Using rocprofv3 with OpenMP#

rocprofv3 does not provide native support for profiling CPU-side OpenMP code. However, when OpenMP is used to offload computations to AMD GPUs (for example, via OpenMP target offload), rocprofv3 can capture and profile GPU activities initiated by these offloaded regions.

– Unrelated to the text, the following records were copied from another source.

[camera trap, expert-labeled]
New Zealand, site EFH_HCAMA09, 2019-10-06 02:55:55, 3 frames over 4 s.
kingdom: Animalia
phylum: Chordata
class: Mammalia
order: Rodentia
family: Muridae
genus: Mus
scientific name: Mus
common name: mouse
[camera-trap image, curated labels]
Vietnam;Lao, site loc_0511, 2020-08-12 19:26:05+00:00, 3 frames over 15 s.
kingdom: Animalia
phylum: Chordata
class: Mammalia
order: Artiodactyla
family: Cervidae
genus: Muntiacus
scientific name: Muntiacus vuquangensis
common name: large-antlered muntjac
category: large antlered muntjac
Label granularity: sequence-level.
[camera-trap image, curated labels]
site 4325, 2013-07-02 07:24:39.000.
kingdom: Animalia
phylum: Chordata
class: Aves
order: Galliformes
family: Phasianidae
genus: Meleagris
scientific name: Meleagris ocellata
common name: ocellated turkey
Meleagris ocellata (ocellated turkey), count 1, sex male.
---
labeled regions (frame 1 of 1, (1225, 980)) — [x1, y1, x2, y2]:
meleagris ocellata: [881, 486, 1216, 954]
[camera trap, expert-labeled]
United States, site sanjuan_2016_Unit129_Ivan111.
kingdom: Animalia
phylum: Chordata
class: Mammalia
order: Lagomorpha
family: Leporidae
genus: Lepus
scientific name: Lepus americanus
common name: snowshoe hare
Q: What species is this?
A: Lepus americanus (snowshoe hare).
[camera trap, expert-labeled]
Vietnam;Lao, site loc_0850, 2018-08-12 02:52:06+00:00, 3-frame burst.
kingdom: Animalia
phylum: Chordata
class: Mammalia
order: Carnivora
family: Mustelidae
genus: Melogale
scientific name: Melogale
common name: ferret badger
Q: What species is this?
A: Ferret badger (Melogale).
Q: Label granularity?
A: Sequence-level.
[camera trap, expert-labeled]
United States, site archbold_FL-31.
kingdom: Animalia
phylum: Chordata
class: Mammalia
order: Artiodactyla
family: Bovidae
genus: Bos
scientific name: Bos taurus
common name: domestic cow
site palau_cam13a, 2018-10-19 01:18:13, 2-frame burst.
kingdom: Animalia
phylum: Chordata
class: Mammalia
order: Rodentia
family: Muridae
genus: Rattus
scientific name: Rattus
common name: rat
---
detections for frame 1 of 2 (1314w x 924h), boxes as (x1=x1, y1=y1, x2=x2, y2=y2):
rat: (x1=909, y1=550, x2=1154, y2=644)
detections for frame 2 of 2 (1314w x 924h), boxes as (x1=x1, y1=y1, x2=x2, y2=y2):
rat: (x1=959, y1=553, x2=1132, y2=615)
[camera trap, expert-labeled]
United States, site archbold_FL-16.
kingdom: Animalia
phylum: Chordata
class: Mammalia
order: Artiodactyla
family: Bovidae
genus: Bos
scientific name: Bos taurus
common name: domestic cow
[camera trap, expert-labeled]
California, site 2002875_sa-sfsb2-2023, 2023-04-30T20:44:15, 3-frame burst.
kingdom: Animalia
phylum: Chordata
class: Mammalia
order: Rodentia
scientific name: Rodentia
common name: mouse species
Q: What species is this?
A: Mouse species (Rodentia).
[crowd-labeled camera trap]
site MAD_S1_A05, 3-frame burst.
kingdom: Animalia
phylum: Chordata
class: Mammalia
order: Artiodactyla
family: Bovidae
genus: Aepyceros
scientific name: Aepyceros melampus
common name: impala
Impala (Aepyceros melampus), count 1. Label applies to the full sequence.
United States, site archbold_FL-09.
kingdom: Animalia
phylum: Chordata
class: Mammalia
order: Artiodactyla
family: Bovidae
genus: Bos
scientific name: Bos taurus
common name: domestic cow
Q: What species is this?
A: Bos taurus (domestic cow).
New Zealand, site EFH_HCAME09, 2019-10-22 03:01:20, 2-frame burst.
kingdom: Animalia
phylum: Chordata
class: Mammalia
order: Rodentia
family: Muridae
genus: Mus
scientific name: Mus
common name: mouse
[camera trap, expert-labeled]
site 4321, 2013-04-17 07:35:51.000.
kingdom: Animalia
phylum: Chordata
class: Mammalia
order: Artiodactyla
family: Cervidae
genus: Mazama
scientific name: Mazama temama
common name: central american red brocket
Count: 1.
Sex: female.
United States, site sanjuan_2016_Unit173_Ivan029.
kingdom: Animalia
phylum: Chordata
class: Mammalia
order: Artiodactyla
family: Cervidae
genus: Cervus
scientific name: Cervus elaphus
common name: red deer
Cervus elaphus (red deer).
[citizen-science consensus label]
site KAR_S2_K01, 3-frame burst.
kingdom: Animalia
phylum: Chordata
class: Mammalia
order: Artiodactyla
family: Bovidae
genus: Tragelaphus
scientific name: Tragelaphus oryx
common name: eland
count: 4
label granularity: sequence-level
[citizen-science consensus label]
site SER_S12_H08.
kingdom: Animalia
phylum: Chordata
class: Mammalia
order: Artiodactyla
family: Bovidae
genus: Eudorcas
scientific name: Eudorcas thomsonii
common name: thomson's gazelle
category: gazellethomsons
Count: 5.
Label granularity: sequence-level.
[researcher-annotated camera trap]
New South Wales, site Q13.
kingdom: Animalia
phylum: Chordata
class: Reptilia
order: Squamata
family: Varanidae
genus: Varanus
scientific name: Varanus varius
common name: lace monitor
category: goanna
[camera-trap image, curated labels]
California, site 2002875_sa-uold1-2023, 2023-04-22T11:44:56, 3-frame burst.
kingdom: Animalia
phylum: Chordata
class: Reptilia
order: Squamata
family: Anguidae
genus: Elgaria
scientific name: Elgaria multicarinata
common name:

Note that profiling of CPU-side OpenMP parallel regions is not supported.

Example: Vector Addition Using OpenMP Offload on AMD GPUs#

The following example demonstrates how to perform vector addition using OpenMP target offload, enabling execution of the workload on AMD GPUs.

Key Steps:

  • Initialize input arrays on the host.

  • Offload the vector addition computation to the GPU using OpenMP directives.

  • Retrieve and verify the results on the host.

#include <stdio.h>
#include <omp.h>

#define N 1024

int main() {
    float a[N], b[N], c[N];

    // Initialize input arrays
    for (int i = 0; i < N; ++i) {
        a[i] = i * 1.0f;
        b[i] = (N - i) * 1.0f;
    }

    // Offload vector addition to GPU
    #pragma omp target teams distribute parallel for map(to: a[0:N], b[0:N]) map(from: c[0:N])
    for (int i = 0; i < N; ++i) {
        c[i] = a[i] + b[i];
    }

    // Verify results
    int errors = 0;
    for (int i = 0; i < N; ++i) {
        if (c[i] != N * 1.0f) {
            errors++;
        }
    }

    if (errors == 0) {
        printf("Vector addition successful!\\n");
    } else {
        printf("Vector addition failed with %d errors.\\n", errors);
    }

    return 0;
}

Building the OpenMP Offload Application#

To compile the application for AMD GPU offload, use the following command:

amdclang++ -fopenmp -fopenmp-targets=amdgcn-amd-amdhsa -L/opt/rocm/lib --offload-arch=gfx9xx -o vector_add <application>

Profiling the Application with rocprofv3#

To profile the GPU activity during execution, run the application with rocprofv3:

rocprofv3 -s --output-format csv -- ./vector_add

Upon execution, rocprofv3 will generate several CSV trace files, such as:

  • <pid>_kernel_trace.csv

  • <pid>_hsa_api_trace.csv

  • <pid>_memory_copy_trace.csv

  • <pid>_memory_allocation_trace.csv

  • <pid>_scratch_memory_trace.csv

These files contain detailed profiling information about GPU kernel execution, HSA API calls, memory operations, and more, enabling comprehensive analysis of the offloaded workload.